-- Stated goal --
Quote each of the following records verbatim, preserving every line as it appears.

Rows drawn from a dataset
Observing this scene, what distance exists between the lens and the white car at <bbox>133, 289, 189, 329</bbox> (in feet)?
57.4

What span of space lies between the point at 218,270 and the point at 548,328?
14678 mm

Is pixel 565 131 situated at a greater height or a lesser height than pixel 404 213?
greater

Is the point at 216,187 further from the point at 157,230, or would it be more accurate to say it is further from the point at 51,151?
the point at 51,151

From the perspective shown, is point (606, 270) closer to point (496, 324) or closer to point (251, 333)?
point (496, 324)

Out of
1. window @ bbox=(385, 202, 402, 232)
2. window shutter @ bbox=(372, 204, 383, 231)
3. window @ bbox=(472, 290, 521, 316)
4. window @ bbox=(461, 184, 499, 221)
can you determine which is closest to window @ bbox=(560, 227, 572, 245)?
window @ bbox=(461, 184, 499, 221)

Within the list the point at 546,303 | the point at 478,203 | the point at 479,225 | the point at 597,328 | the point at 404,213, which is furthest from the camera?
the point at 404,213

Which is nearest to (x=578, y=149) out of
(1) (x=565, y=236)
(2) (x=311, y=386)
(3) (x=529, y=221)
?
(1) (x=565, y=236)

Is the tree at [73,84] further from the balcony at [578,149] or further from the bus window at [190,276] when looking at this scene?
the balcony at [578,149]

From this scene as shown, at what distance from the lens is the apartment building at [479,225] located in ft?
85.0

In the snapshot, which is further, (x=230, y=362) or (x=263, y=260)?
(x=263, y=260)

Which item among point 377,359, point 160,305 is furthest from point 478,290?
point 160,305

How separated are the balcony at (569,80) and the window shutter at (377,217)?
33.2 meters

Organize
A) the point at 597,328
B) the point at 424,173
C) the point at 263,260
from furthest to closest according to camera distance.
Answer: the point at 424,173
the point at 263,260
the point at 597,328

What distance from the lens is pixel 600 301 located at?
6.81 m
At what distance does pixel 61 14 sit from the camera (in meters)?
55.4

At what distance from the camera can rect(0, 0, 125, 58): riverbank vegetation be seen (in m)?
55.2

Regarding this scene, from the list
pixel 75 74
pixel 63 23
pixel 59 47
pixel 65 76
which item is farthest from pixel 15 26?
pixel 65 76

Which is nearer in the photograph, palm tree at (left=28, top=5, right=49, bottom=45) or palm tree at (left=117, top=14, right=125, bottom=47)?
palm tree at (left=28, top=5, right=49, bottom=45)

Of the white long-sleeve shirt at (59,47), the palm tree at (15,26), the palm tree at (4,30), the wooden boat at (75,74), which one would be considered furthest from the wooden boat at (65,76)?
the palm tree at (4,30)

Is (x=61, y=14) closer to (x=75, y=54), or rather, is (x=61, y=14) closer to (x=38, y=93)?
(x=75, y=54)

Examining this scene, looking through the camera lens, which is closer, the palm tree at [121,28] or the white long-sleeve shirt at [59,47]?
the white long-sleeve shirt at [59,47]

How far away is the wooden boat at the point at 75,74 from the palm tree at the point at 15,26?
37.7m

-- Reply --
Observing this scene, what distance exists between the lens and the white car at <bbox>133, 289, 189, 329</bbox> (in feet)?
57.4

What span of space lies between the point at 218,270 and the point at 548,328?
14678 mm

Is pixel 565 131 situated at a greater height or a lesser height than pixel 404 213?
greater

Is the point at 216,187 further from the point at 157,230, or would it be more accurate to say it is further from the point at 51,151?
the point at 51,151

From the perspective shown, is point (606, 270) closer to point (496, 324) or closer to point (251, 333)?
point (496, 324)

Out of
1. window @ bbox=(385, 202, 402, 232)
2. window shutter @ bbox=(372, 204, 383, 231)
3. window @ bbox=(472, 290, 521, 316)
4. window @ bbox=(461, 184, 499, 221)
can you determine which is closest to window @ bbox=(560, 227, 572, 245)?
window @ bbox=(461, 184, 499, 221)

Within the list the point at 546,303 | the point at 478,203 | the point at 479,225 | the point at 597,328 | the point at 404,213, which is furthest from the camera?
the point at 404,213

Which is nearest to (x=578, y=149) out of
(1) (x=565, y=236)
(2) (x=311, y=386)
(3) (x=529, y=221)
?
(1) (x=565, y=236)

Is the tree at [73,84] further from the balcony at [578,149] or further from the bus window at [190,276] when looking at this scene?
the balcony at [578,149]

From this scene as shown, at what distance from the lens is the apartment building at [479,225] located in ft?
85.0

In the snapshot, which is further, (x=230, y=362) or (x=263, y=260)?
(x=263, y=260)

Which item among point 377,359, point 160,305 is furthest from point 478,290?
point 160,305

How separated are the balcony at (569,80) and the window shutter at (377,217)?
33.2 meters

Organize
A) the point at 597,328
B) the point at 424,173
C) the point at 263,260
from furthest to closest according to camera distance.
Answer: the point at 424,173
the point at 263,260
the point at 597,328

What distance from the lens is pixel 600 301 located at?
6.81 m
At what distance does pixel 61 14 sit from the camera (in meters)?
55.4

At what distance from the camera can rect(0, 0, 125, 58): riverbank vegetation be seen (in m)?
55.2

Regarding this scene, from the list
pixel 75 74
pixel 63 23
pixel 59 47
pixel 65 76
which item is farthest from pixel 15 26?
pixel 65 76

Which is nearer in the photograph, palm tree at (left=28, top=5, right=49, bottom=45) or palm tree at (left=117, top=14, right=125, bottom=47)?
palm tree at (left=28, top=5, right=49, bottom=45)

Of the white long-sleeve shirt at (59,47), the palm tree at (15,26), the palm tree at (4,30), the wooden boat at (75,74), which one would be considered furthest from the wooden boat at (65,76)?
the palm tree at (4,30)

Is (x=61, y=14) closer to (x=75, y=54), or rather, is (x=61, y=14) closer to (x=38, y=93)?
(x=75, y=54)

Examining this scene, looking through the camera lens, which is closer, the palm tree at [121,28] or the white long-sleeve shirt at [59,47]?
the white long-sleeve shirt at [59,47]

How far away is the wooden boat at the point at 75,74 from the palm tree at the point at 15,26?
37.7m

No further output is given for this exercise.